#### WRITTEN REQUEST A
For the passage below about Rashid's activism, decide whether each statement agrees with it. (i) The Student Housing Rights March was held in Islamabad on October 24, 2019. (ii) The students' Charter of Demands called for raising education spending to 10% of GDP. (iii) Rashid's music mixes acoustic, classical and folk. Answer yes or no for each and quote the words of the passage that settle it.

Rashid, on social media expressed solidarity with the campaign organizers of Students Solidarity March, 2018 along with other notable personalities like Iqbal Lala (father of the late Mashal Khan, Bushra Gohar, Jalila Haider, Nida Kirmani, Jibran Nasir, Farooq Tariq. The Charter of Demands presented by students in march included restoring student unions, student representation in decision-making on campuses, functional sexual harassment policies on campuses, freezing the fee hikes, increasing the budgetary allowing for education to 5% of GDP and improving the quality of research and teaching.

On April 13, 2019, Rashid urged students and progressive people to join the Mashal March, to honor Mashal Khan who was killed by his fellow students in university campus on false accusation of blasphemy. Rashid said that the march would call for structural reform of what he described as rotten education system that produced Mashal's killers.

On October 24, 2019, a large number of students, political workers and activists gathered for Student Housing Rights March (Talba Haq-e-Rihayesh March) in Islamabad, protesting against CDA for its forceful eviction of students from private hostels in Islamabad.
The march was organized by Progressive Students Federation (PRSF), Student Hostelites Association (SHA), supported by Awami Workers Party (AWP). Rashid, as an organizer of the march, addressed to the occasion, "the broader crisis in higher education which includes funding cuts for the HEC, fee hikes, endemic and widespread harassment as evident from University of Balochistan’s case and management high handedness, which led to Inam’s death at COMSATS University Islamabad."

On November 29, 2019, Rashid organized and performed in the Students Solidarity March, 2019.

Revolutionary Music
Rashid is also a musician. His music is a mix of acoustic, classical and folk and he regularly performs revolutionary songs and poetry at political events organized by his political party.

[Collection entries]
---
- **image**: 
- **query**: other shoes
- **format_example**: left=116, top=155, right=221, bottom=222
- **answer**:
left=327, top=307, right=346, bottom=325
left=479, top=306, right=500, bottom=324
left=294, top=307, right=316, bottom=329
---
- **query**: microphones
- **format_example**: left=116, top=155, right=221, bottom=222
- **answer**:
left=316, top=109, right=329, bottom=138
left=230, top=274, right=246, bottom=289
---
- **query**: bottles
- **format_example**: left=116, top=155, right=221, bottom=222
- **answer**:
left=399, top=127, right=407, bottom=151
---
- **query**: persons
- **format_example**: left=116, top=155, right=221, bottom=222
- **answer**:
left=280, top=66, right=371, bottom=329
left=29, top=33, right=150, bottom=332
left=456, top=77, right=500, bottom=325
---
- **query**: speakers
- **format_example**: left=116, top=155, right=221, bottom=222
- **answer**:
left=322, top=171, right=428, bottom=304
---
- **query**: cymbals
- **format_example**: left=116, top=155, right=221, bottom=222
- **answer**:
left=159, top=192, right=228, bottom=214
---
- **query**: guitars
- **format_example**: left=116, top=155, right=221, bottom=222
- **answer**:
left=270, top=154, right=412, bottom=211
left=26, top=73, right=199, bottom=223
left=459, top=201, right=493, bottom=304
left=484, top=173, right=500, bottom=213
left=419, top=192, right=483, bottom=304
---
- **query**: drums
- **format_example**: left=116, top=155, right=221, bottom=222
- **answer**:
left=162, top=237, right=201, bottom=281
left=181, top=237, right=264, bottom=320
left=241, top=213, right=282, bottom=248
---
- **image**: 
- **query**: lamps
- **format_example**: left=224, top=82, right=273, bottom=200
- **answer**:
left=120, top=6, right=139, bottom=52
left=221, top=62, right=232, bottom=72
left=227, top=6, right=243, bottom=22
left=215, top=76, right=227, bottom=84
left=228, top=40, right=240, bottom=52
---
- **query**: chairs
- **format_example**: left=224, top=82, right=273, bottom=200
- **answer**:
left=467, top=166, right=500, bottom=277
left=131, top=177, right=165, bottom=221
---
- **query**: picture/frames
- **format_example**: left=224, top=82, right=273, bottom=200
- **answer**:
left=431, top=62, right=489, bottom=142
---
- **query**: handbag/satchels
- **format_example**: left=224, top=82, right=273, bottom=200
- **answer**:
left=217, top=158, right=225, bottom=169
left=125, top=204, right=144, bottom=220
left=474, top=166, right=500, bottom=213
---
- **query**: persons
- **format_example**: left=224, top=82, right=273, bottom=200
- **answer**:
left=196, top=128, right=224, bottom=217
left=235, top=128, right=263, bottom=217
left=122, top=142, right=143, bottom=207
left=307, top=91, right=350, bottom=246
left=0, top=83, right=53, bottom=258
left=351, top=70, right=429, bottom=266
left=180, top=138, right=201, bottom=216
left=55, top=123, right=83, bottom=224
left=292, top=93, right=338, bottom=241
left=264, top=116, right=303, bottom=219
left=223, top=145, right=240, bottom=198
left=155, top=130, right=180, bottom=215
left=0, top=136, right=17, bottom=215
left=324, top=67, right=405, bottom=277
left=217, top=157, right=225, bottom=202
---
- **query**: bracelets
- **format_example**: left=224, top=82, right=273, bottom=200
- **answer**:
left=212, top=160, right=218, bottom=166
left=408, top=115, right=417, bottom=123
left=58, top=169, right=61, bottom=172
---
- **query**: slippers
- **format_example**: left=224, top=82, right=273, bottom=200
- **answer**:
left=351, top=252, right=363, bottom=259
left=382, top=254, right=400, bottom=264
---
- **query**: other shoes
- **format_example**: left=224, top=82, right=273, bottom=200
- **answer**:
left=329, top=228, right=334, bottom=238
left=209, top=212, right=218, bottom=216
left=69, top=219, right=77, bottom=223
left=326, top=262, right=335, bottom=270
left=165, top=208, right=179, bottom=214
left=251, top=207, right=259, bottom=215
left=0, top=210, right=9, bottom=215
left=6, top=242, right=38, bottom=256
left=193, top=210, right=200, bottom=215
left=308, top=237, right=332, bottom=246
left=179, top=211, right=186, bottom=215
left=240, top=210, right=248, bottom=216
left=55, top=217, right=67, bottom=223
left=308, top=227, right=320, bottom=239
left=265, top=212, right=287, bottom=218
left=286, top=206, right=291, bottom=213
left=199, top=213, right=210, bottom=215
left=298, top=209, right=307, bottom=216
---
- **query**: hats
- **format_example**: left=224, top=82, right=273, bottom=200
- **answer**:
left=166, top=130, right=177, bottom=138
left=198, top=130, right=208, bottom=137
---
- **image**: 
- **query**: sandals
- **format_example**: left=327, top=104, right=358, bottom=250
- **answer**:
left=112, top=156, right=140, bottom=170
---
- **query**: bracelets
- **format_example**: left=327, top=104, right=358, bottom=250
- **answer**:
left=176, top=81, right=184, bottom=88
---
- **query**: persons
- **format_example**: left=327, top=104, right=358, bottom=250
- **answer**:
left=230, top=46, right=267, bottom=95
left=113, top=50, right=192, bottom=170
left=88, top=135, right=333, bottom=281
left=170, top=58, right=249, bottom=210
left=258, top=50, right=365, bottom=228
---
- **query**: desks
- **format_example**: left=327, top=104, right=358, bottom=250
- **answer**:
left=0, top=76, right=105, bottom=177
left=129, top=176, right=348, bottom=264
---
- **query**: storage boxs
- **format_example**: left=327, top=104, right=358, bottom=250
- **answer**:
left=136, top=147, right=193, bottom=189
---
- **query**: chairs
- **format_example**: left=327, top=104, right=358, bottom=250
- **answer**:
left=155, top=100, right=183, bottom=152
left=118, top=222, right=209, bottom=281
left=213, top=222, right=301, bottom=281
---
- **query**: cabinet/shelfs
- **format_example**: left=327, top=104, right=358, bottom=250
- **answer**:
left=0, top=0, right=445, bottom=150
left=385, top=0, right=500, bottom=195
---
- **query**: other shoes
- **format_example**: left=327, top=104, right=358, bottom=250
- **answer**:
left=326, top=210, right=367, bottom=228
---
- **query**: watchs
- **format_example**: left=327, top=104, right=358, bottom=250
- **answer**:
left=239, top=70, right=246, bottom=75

#### WRITTEN REQUEST B
Scale the part of the collection entries above that opens with the first line and closes with the line containing "left=294, top=307, right=316, bottom=329", with both ends included. Write out those lines again, requests included, multiplying every coordinate in the answers by 0.55 and rounding to whole numbers with halves rounded up.

#### EXERCISE SOLUTION A
(i) Yes: "On October 24, 2019, a large number of students, political workers and activists gathered for Student Housing Rights March (Talba Haq-e-Rihayesh March) in Islamabad"
(ii) No: "increasing the budgetary allowing for education to 5% of GDP"
(iii) Yes: "His music is a mix of acoustic, classical and folk"

#### EXERCISE SOLUTION B
---
- **image**: 
- **query**: other shoes
- **format_example**: left=116, top=155, right=221, bottom=222
- **answer**:
left=180, top=169, right=190, bottom=179
left=263, top=168, right=275, bottom=178
left=162, top=169, right=174, bottom=181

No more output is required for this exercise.